Die Bauhäusler entwarfen berühmte Möbel, Leuchten, Kunstwerke und Räume, die heute als modern und berühmt gelten. Auch Branchenhersteller aus den Bereichen Glas, Porzellan, Keramik (GPK), Elektrogeräte, Sitzmöbel, Einrichtungsgegenstände und Spielwaren berufen sich bei bestimmten Produkten, Kollektionen oder Konzepten auf diese Tradition.
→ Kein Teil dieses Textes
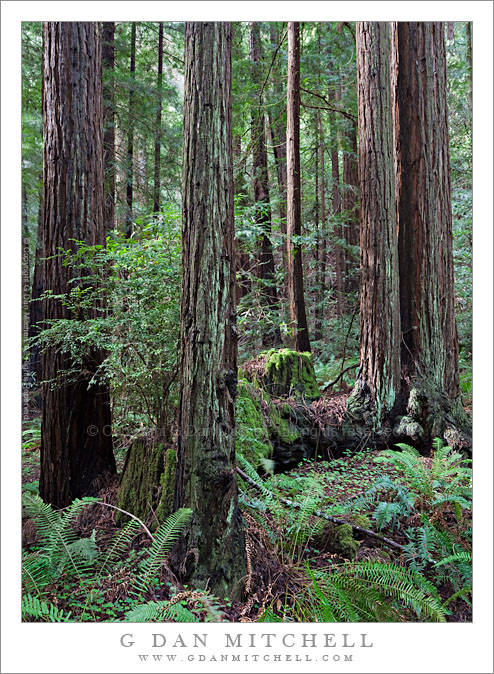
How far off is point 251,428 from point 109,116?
655 cm

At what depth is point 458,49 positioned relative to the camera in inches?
305

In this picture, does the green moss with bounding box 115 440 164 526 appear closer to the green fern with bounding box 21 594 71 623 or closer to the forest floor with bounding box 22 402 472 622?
the forest floor with bounding box 22 402 472 622

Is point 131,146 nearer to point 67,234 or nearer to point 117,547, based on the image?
point 67,234

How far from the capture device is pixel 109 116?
8.00 meters

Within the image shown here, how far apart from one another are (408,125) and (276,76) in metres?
4.39

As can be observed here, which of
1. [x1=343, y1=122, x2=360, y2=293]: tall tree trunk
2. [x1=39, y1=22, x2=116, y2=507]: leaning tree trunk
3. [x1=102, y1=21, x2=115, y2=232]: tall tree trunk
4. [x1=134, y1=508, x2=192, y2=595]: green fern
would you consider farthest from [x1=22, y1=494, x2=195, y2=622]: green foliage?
[x1=343, y1=122, x2=360, y2=293]: tall tree trunk

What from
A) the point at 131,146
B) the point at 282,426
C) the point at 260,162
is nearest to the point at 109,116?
the point at 131,146

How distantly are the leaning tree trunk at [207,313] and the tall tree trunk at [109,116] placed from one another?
541 centimetres

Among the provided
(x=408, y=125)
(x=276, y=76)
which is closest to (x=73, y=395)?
(x=408, y=125)

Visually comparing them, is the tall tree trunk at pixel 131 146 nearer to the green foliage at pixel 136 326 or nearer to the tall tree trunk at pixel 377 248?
the tall tree trunk at pixel 377 248

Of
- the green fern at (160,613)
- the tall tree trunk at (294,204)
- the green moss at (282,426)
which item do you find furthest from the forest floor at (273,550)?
the tall tree trunk at (294,204)

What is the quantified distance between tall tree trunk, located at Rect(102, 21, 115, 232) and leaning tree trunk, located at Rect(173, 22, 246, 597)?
5414mm

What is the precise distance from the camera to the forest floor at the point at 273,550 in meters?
2.59
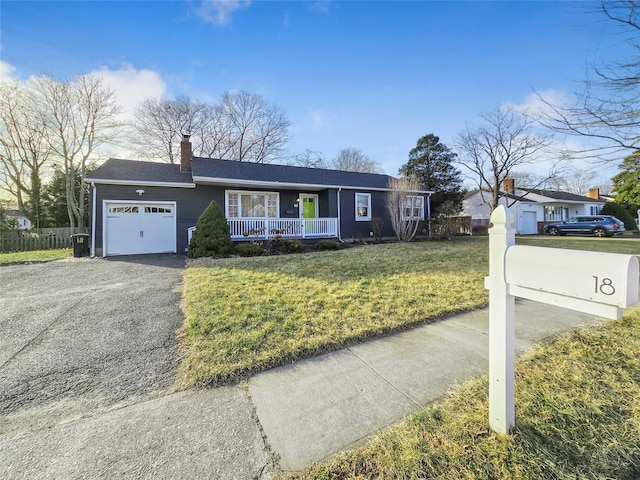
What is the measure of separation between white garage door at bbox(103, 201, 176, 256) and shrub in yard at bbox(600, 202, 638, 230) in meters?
40.1

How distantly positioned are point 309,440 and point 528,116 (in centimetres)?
660

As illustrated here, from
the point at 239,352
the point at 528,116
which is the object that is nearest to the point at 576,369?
the point at 239,352

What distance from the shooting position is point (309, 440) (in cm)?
175

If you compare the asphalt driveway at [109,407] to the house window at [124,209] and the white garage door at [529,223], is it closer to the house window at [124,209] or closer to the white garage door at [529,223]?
the house window at [124,209]

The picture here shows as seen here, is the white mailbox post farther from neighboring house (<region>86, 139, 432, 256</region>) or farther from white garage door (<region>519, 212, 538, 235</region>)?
white garage door (<region>519, 212, 538, 235</region>)

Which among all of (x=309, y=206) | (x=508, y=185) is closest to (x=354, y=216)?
(x=309, y=206)

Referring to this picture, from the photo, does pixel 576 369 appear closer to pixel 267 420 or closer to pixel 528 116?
pixel 267 420

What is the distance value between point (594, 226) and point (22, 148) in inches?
1682

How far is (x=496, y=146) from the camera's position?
19344 mm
So stand das Bauhaus im Fokus des 7. Internationalen Porzellanworkshops Kahla Kreativ und des anschließenden Diskussionsforums. Die Veranstaltungsreihe dreht sich um die experimentelle Arbeit mit Porzellan in der Auseinandersetzung mit dem Thema Essen. Sie ist von der Stiftung des Unternehmensgründers von Kahla/Thüringen Porzellan, Günther Raithel, initiiert und wird zusammen mit Sponsoren finanziert. Bei dem diesjährigen Workshop sollten die Workshop-Teilnehmer ausdrücklich „vor dem Hintergrund des bevorstehenden hundertjährigen Bauhausjubiläums 2019 Anknüpfungspunkte an die wegweisende Arbeit zum Themenfeld an dieser Institution zwischen Kunst und Handwerk“ finden. Ausgewählte Werke werden einem größeren Publikum dann im Bauhaus-Jahr 2019 gezeigt – in den Museen Porzellanikon, Selb, Kunststiftung Sachsen Anhalt, Halle und im Schloss Belvedere, Weimar.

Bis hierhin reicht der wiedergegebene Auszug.